Data sources: Ministry of Social Development 2004, and revised 2000, Living Standards Surveys, unpublished analysis results produced by the Ministry of Social Development. International comparison: OECD (2007) OECD Factbook 2007: Science and Technology, Computer and Internet Access by Households, p51.

SC2 Regular contact with family/friends

Definition/formulae: The proportion of the population who had family or friends over for a meal at least once a month, as measured by the 2000 and 2004 New Zealand Living Standards Surveys.

The 2000 survey was in two parts: one of 3,060 people aged 65 years and over and the other of 3,682 working-age adults (18–64 years). Both surveys involved face-to-face interviews with nationwide representative samples. The 2004 survey was a nationally representative sample of 4,989 respondents answering on behalf of their economic family.
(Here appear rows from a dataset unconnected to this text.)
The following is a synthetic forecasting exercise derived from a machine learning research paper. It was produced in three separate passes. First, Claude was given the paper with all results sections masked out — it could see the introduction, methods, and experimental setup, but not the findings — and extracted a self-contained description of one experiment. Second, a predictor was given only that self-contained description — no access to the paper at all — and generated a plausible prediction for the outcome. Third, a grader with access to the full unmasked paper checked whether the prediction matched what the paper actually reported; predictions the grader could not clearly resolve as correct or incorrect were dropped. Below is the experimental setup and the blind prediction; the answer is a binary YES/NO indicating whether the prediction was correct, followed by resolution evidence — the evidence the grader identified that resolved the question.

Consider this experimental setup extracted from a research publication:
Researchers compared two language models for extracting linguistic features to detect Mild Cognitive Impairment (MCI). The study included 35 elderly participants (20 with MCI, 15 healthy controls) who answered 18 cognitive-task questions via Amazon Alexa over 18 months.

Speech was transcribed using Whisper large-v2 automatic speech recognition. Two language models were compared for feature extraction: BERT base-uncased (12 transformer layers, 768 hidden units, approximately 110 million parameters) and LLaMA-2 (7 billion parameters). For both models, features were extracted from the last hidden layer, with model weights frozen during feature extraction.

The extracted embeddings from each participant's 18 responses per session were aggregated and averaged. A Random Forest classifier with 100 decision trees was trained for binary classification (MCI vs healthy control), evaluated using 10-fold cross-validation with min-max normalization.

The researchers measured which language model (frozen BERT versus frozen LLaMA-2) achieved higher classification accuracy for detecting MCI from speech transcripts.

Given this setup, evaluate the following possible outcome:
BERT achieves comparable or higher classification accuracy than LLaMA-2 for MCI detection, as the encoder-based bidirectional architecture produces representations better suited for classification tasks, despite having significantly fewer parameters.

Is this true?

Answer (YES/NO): YES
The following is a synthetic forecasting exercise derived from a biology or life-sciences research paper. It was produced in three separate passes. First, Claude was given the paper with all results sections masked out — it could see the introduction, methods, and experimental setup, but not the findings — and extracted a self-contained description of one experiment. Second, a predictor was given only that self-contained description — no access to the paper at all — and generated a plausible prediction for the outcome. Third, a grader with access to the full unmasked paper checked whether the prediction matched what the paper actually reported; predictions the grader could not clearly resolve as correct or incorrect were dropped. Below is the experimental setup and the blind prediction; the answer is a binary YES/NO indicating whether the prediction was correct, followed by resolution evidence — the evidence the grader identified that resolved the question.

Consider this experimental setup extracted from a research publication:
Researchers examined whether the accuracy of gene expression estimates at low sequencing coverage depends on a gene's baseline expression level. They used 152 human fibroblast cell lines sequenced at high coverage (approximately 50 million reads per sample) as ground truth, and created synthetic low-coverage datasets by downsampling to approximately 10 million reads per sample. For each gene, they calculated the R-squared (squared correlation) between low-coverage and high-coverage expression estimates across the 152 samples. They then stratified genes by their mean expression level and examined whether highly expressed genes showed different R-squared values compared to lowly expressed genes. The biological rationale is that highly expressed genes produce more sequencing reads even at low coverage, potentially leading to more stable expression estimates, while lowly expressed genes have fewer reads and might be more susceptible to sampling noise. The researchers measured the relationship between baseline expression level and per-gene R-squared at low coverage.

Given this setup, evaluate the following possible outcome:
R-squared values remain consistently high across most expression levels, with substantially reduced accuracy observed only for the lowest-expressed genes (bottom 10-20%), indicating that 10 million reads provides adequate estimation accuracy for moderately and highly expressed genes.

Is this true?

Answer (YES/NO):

Family ethnicity is defined in this indicator by the presence of an adult of a particular ethnic group. The figures for families defined in this way are not mutually exclusive.

Data source: Ministry of Social Development 2004, and revised 2000, Living Standards Surveys, unpublished analysis results produced by the Ministry of Social Development.

SC3 Trust in others

Definition/formulae: The proportion of the population who report people can "almost always" or "usually" be trusted, as reported in the Quality of Life Survey 2006.

Limitations of data: For more information see PW5 Satisfaction with work-life balance.

Data source: Quality of Life Survey Team (2007) Quality of Life Survey 2006 (data analysis by the Ministry of Social Development). For more information see PW5 Satisfaction with work-life balance and United Kingdom Performance and Innovation Unit (2002).

SC4 Loneliness

Definition/formulae: The proportion of the population who are lonely "sometimes", "most of the time", or "always", as reported in the Quality of Life Survey 2006.

Limitations of data: For more information see PW5 Satisfaction with work-life balance.

Data source: Quality of Life Survey Team (2007) Quality of Life Survey 2006 (data analysis by the Ministry of Social Development). For more information see PW5 Satisfaction with work-life balance.

SC5 Contact between young people and their parents

Definition/formulae: The percentage of secondary school students who reported in 2001 that most weeks they got enough time to spend with Mum and/or Dad (or someone who acts as Mum and/or Dad).

Limitations of data: Estimates from sample surveys are subject to error. The achieved sample size for the Youth2000 survey was 9,699 students, 4 percent of the total 2001 New Zealand secondary school roll.

Data sources: Adolescent Health Research Group (2003a) New Zealand Youth: A Profile of their Health and Wellbeing, Table on p 46; Adolescent Health Research Group (2003b) New Zealand Youth: A Profile of their Health and Wellbeing: Regional reports.